Then-Secretary of Defense Ash Carter took a different view in 2016 when he ended the ban on transgender troops, calling transgender service members, “talented and trained Americans who are serving their country with honor and distinction” and said the military should not have “barriers unrelated to a person’s qualification to serve.”

A federal hiring freeze

Project 2025 included a 15-page section criticizing personnel management within the federal bureaucracy. “What is needed at the beginning is a freeze on all top career-position hiring,” one of the key recommendations said. A section about the Department of Labor also called for a hiring freeze for career officials in the department.

Trump imposed a hiring freeze in an executive order on Inauguration Day, banning any open civilian positions at the time of his inauguration from being filled, and banning the creation of new ones. The order specifically exempted non-career positions, political appointees, and Senate-confirmed positions.

Amanda Carpenter, an editor at the nonpartisan Protect Democracy, said there is an overarching agenda in both Project 2025 and Trump’s executive orders that seek to expand executive power, and the first order of business is to purge the government of career civil service workers.

Congress created the federal civil service in the late 1800s to promote merit-based hiring as opposed to political favoritism ‒ which previously led to scandal ‒ and to promote continuity in government even when presidents changed.

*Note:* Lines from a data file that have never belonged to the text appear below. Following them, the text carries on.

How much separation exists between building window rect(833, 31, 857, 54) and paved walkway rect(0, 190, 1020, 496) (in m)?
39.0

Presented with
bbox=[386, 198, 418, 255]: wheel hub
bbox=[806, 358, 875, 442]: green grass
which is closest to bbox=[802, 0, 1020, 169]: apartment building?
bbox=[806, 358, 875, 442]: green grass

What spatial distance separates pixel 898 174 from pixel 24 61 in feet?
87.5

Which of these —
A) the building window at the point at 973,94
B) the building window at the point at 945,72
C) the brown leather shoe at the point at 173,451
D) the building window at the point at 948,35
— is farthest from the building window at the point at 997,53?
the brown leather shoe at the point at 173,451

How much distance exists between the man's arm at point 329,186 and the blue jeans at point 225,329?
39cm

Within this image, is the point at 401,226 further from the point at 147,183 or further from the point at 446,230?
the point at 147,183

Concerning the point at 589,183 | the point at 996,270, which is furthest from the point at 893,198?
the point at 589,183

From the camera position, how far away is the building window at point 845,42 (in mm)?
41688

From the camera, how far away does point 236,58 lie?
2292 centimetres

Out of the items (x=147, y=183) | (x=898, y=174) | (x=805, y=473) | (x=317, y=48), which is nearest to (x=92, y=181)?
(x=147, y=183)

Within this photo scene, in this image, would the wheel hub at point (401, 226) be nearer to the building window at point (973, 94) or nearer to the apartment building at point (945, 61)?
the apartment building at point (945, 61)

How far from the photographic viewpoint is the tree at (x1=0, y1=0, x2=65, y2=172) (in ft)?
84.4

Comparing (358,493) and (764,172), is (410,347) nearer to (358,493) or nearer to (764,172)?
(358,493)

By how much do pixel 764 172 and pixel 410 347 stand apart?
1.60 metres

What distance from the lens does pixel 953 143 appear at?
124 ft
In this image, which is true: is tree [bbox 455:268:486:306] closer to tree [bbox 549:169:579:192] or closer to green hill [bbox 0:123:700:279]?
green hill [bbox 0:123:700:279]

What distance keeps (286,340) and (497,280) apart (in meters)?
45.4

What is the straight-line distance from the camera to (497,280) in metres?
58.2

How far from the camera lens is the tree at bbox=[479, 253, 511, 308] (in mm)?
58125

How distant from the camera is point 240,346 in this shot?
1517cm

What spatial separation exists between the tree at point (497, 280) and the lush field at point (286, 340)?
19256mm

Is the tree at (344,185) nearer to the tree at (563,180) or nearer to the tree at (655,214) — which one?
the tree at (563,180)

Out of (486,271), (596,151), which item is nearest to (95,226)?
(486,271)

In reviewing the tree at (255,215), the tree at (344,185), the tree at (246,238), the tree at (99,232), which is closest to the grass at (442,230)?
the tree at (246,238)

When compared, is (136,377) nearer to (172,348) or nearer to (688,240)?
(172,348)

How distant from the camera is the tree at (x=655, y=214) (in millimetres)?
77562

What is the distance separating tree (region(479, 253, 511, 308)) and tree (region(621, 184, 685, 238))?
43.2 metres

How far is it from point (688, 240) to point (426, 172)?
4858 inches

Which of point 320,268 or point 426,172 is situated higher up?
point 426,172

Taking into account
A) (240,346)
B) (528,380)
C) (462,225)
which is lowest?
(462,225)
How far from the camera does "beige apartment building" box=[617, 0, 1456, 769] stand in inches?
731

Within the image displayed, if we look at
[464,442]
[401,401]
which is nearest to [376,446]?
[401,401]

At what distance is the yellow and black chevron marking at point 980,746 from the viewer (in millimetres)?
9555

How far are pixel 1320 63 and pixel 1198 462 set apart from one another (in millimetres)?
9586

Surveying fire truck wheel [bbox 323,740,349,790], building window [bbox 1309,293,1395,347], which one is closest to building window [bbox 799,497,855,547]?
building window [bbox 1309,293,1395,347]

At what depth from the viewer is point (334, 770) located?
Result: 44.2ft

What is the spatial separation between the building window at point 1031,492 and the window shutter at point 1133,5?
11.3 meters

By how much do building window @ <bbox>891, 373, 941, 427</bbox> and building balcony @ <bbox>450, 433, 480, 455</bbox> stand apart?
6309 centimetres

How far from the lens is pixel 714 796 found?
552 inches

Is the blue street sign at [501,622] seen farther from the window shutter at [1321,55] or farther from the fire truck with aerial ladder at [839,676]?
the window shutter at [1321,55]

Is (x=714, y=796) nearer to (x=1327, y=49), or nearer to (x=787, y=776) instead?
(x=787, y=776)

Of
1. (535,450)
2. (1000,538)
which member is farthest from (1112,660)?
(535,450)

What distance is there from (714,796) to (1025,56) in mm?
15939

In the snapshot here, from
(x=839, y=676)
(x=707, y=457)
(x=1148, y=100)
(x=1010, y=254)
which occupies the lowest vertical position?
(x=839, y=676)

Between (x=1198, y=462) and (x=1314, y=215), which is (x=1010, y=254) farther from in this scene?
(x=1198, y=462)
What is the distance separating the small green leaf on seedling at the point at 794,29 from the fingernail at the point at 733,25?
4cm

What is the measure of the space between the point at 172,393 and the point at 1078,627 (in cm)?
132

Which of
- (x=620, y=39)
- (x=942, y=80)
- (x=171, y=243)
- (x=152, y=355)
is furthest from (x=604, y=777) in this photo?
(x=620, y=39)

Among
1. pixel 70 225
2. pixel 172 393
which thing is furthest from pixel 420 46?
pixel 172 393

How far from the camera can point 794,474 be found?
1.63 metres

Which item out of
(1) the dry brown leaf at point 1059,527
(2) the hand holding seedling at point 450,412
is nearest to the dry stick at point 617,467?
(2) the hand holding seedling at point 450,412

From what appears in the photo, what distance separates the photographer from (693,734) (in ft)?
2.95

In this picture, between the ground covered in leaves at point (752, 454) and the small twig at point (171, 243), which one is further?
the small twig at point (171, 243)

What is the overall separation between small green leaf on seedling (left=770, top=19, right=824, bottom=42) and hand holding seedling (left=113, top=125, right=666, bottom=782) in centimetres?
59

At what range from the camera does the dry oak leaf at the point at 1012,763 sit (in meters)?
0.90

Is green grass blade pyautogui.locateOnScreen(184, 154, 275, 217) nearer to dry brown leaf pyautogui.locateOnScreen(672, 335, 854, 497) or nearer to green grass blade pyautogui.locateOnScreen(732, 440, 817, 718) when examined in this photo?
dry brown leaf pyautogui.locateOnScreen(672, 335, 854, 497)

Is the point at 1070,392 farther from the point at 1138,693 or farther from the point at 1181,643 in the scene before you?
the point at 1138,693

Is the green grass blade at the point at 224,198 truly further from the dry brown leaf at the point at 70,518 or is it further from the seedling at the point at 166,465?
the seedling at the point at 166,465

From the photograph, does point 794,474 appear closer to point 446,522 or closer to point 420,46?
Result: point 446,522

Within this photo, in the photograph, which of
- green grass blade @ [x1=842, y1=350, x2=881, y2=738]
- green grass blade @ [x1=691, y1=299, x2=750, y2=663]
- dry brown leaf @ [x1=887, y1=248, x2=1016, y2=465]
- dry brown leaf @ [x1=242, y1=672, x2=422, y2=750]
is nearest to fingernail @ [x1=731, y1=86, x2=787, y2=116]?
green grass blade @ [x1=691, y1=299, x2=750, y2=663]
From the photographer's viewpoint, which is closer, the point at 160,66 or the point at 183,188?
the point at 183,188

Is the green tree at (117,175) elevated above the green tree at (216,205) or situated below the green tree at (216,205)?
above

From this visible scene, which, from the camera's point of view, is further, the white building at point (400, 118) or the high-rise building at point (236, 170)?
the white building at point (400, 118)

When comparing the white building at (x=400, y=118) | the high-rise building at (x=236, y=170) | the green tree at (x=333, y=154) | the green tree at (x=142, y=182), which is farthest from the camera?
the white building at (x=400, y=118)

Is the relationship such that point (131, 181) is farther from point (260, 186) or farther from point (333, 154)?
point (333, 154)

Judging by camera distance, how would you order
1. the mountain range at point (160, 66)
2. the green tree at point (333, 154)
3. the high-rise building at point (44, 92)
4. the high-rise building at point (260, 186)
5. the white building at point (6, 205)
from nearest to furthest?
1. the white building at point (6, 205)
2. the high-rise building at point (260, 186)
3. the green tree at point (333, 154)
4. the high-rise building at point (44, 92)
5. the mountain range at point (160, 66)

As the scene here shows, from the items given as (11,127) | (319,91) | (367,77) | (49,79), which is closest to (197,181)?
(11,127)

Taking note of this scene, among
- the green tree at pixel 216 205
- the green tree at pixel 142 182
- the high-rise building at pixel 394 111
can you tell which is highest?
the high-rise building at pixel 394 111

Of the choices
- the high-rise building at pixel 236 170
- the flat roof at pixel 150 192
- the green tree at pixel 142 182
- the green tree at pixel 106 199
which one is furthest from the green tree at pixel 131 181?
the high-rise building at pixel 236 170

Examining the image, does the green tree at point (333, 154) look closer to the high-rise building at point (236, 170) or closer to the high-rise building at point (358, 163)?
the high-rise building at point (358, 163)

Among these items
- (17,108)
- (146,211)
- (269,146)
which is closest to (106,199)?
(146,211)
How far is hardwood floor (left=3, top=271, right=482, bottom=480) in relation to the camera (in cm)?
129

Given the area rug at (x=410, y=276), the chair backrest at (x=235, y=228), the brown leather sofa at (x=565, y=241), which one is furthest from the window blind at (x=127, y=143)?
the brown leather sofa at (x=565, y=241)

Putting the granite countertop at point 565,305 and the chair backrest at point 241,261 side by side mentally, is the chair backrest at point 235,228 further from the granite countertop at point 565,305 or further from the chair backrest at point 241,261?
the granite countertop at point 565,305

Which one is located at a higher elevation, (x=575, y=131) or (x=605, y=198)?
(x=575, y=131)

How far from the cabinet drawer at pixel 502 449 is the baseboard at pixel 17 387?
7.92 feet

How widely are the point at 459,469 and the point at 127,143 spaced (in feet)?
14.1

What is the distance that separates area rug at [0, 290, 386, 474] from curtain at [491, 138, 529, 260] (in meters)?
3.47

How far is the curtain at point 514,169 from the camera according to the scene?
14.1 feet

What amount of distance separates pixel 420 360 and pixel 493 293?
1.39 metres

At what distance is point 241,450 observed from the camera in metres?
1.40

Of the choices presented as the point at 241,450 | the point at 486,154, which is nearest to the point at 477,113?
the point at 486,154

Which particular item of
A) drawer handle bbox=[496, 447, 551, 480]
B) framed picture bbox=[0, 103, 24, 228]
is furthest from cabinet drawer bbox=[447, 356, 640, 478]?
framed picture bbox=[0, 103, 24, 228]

In a reversal to that longstanding tradition, Trump attempted to fill the government with more loyal employees in an executive order before leaving office in late 2020. Project 2025 called for the next Republican president to reissue or reinstitute that order. Trump did that — he issued a new version of the old executive order, with modifications, on Jan. 20, his first day in office.

Alignment of foreign aid

Project 2025 criticized how the US distributes foreign aid, and specifically programs that help countries such as China and Syria. The paper called for the “aligning of US foreign aid to US foreign policy” because the funding is “too often disconnected from the strategy and practice of U.S. foreign policy.”

Trump issued an executive order on his first day titled, “Reevaluating and realigning United States foreign aid,” that said the country’s “foreign aid industry and bureaucracy are not aligned with American interests and in many cases antithetical to American values.”

Trump’s order did not specify which specific funding was problematic, but Project 2025 pointed to funding for abortion, climate change initiatives, and diversity, equity and inclusion.

Trump’s order also went further than Project 2025, declaring, “No further United States foreign assistance shall be disbursed in a manner that is not fully aligned with the foreign policy of the President of the United States.” The State Department announced Sunday it is implementing the order.